Under a Crescent Moon: Stories from Arabia By Julia Simpson
My newest book is Under a Crescent Moon, a collection of 9 of my best stories written during my seventeen years in Saudi Arabia.
My stories reflect my life, as is the case for any writer. In college, I was preparing for a career in international journalism when I met a handsome young Saudi who had come to the West, with a group of other Saudis, to study English and engineering. We fell in love, got married, and went off to live in his hometown of Jeddah in Saudi Arabia. (Sylvia Fowler’s poignant memoir, The Red Sea Bride, may also soon available on this site )
Once in Jeddah with my two college degrees, I discovered I was banned from working for a salary as well as from sundry other things.
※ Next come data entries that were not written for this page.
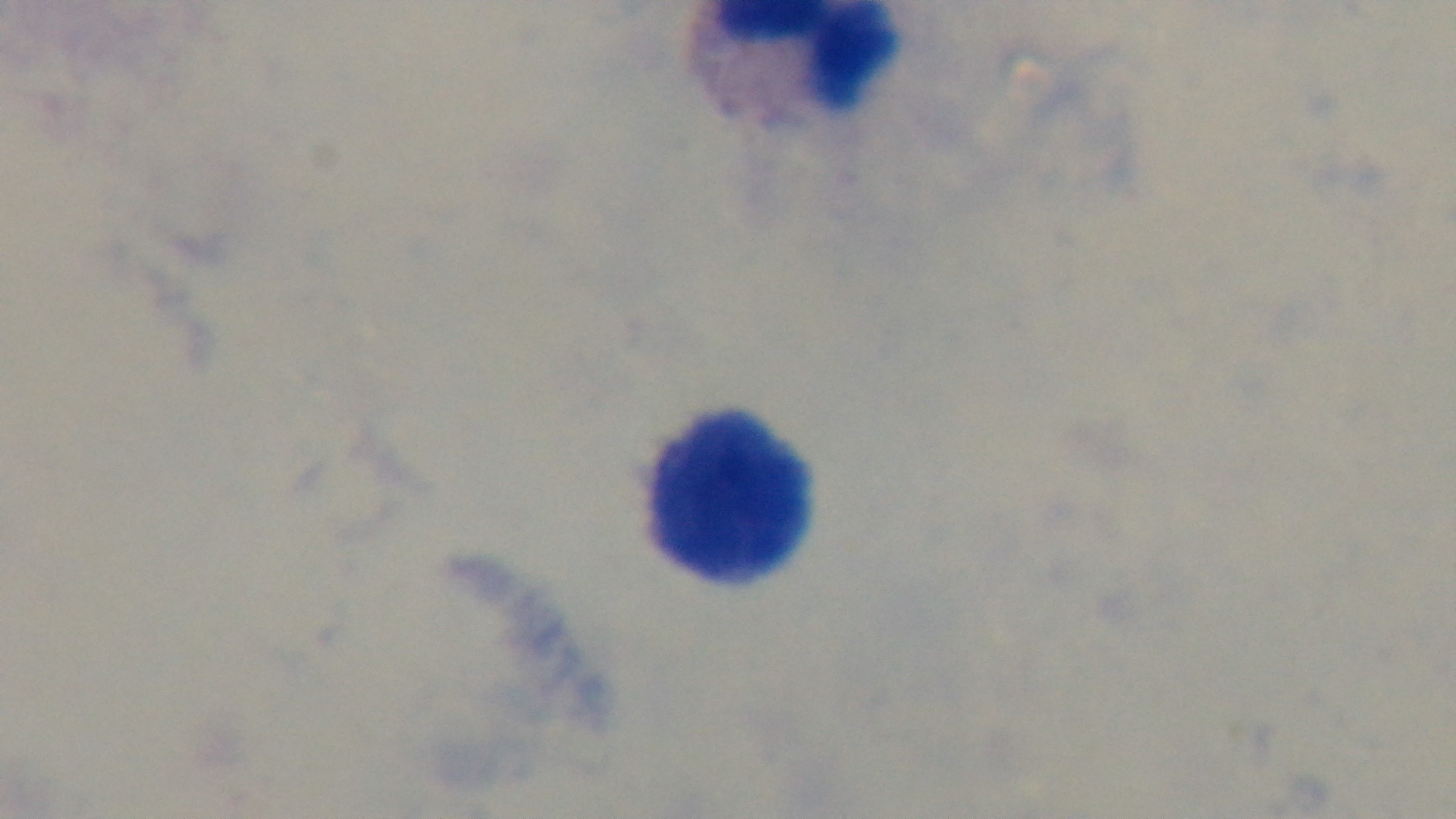
Uninfected.

Captured with a mounted 4K digital camera. Giemsa stain. Preparation: thick blood film. Light microscopy. One field from the slide. Oil-immersion objective, 100x.Assess this cell for malaria.
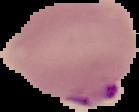
Parasitized.

image_size: 139×112 pixels
preparation: thin blood smear
image_type: cell region segmented out of the field of view; surrounding area masked to black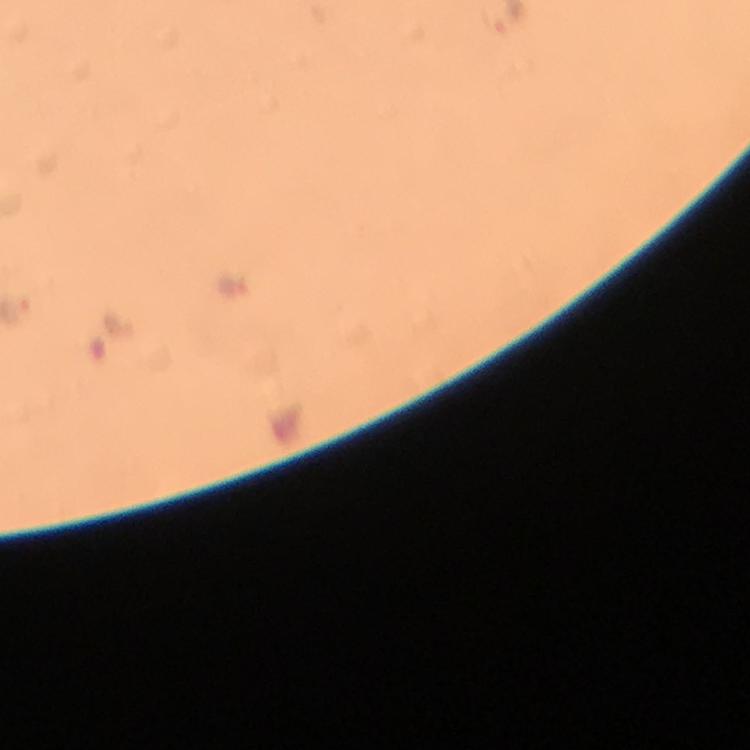
stain = Giemsa
context = from a diagnostic examination for malaria
preparation = thick blood film
image size = 750×750 pixels
malaria parasite locations = approximate centers as (x, y) in pixels: (234, 288)
immersion oil = applied
magnification = 100x
capture = smartphone photograph through a microscope
cropped from = one field of viewReport the malaria status of this cell.
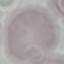

It is uninfected.

Summary:
  - Capture: smartphone through the microscope eyepiece
  - Stain: Giemsa
  - Preparation: thin smear
  - Image type: automatically extracted cell patch, resized to 64 × 64 pixels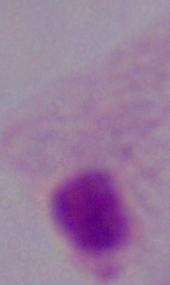

A trichomonad is seen. 1000x magnification. Photomicrograph.Report the malaria status of this cell.
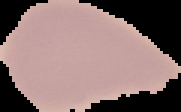
Uninfected.

Segmented cell region on a black background. Image is 181×112 pixels. From a thin blood film.State which parasite is depicted.
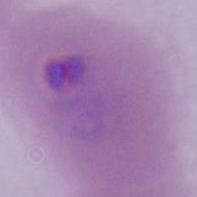

Plasmodium.

Micrograph. 400x or 1000x magnification.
Driving a car, attending college classes, having a telephone, and inheriting or owning property were among the most significant. Ironically, I chanced to find that selling essays, stories, and interviews to the local English language newspapers and Saudi Broadcasting System (English Service) was tolerated. The Saudi government made no interdiction, viewing such income as similarly inconsequential as the money earned by foreigners selling chewing gum or beans in the street.
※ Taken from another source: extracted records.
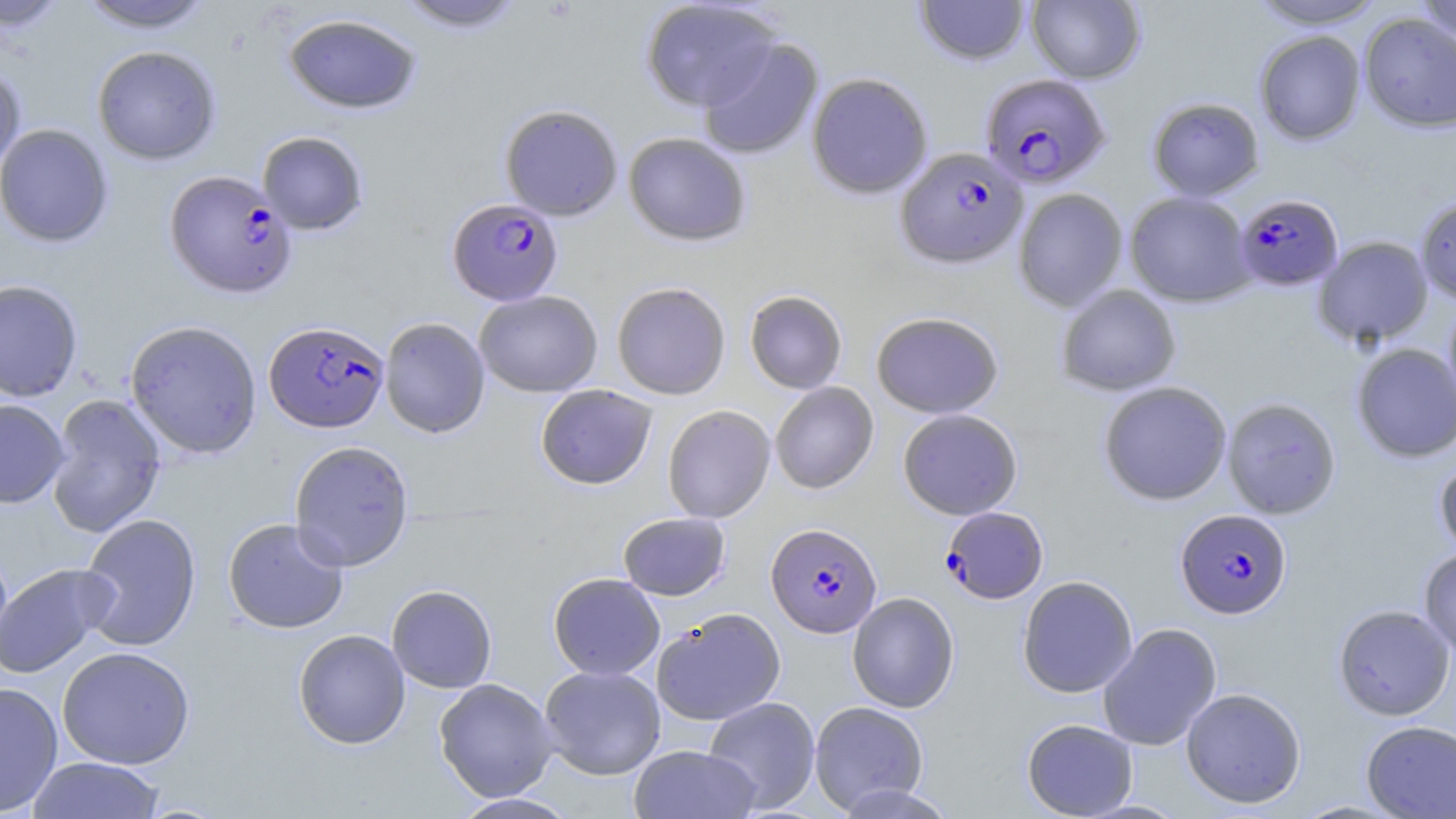

slide-level diagnosis = Plasmodium falciparum
magnification = 1000x
preparation = thin blood film
Plasmodium falciparum-infected red blood cell locations = approximate bounding boxes as [x1, y1, x2, y2] in pixels: [979, 73, 1110, 189], [895, 147, 1028, 270], [164, 170, 297, 299], [1234, 193, 1343, 292], [447, 198, 563, 306], [264, 321, 389, 433], [940, 506, 1048, 604], [1175, 509, 1291, 619], [766, 523, 882, 638]
modality = light microscopy
stain = May-Grünwald-Giemsa
uninfected red blood cell locations = approximate bounding boxes as [x1, y1, x2, y2] in pixels: [75, 0, 218, 33], [392, 0, 528, 33], [640, 0, 782, 112], [1026, 0, 1145, 84], [1247, 0, 1386, 29], [1414, 0, 1456, 45], [1, 1, 71, 34], [914, 1, 1031, 66], [283, 12, 422, 115], [1359, 13, 1456, 133], [1254, 30, 1366, 145], [698, 36, 823, 160], [92, 45, 221, 165], [0, 62, 26, 176], [807, 72, 933, 199], [1146, 97, 1264, 201], [499, 103, 623, 220], [0, 123, 114, 248], [257, 131, 369, 235], [623, 132, 751, 247], [1013, 188, 1128, 312], [1124, 191, 1255, 307], [1415, 195, 1456, 304], [1313, 236, 1433, 347], [0, 279, 83, 402], [611, 282, 731, 400], [1056, 285, 1181, 396], [474, 290, 603, 397], [744, 290, 848, 394], [1443, 297, 1456, 416], [871, 311, 1004, 418], [379, 317, 490, 439], [125, 320, 262, 459], [1351, 343, 1456, 463], [1098, 381, 1232, 506], [770, 382, 879, 495], [535, 384, 657, 490], [46, 394, 166, 538], [1222, 397, 1341, 519], [0, 399, 69, 509], [662, 405, 775, 523], [897, 409, 1023, 520], [288, 440, 414, 572], [1434, 457, 1456, 559], [617, 512, 731, 600], [77, 513, 202, 652], [223, 517, 349, 634], [1418, 548, 1456, 660], [0, 563, 116, 679], [548, 573, 665, 680], [1017, 575, 1138, 698], [386, 584, 497, 694], [847, 592, 960, 713], [1333, 604, 1455, 721], [651, 608, 786, 726], [1097, 623, 1222, 751], [293, 629, 410, 749], [56, 646, 195, 770], [539, 665, 666, 780], [434, 678, 559, 802], [0, 681, 63, 816], [1180, 687, 1306, 808], [703, 697, 820, 813], [809, 701, 929, 814], [1021, 719, 1138, 818], [1360, 720, 1456, 818], [629, 745, 761, 819], [27, 756, 165, 818], [833, 783, 958, 818], [451, 793, 579, 818]
field of view = one of a larger specimen
image size = 1456×819 pixels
Writing helped provide a buffer against incredible loneliness. While nonfiction could be sold for a nominal fee, fiction helped me explore the exotic allure of Arabia as well as the tremendous culture gap that creates so many impediments to acceptance of foreign wives and their bicultural offspring.
Under a Crescent Moon attempts to open, via parables, poems and stories, a window onto the unique experience of entering into the Muslim culture, with a particular emphasis on Saudi life. This collection makes no claim to revealing a complete picture: I hope you will view it as a tiny portal opened in good faith.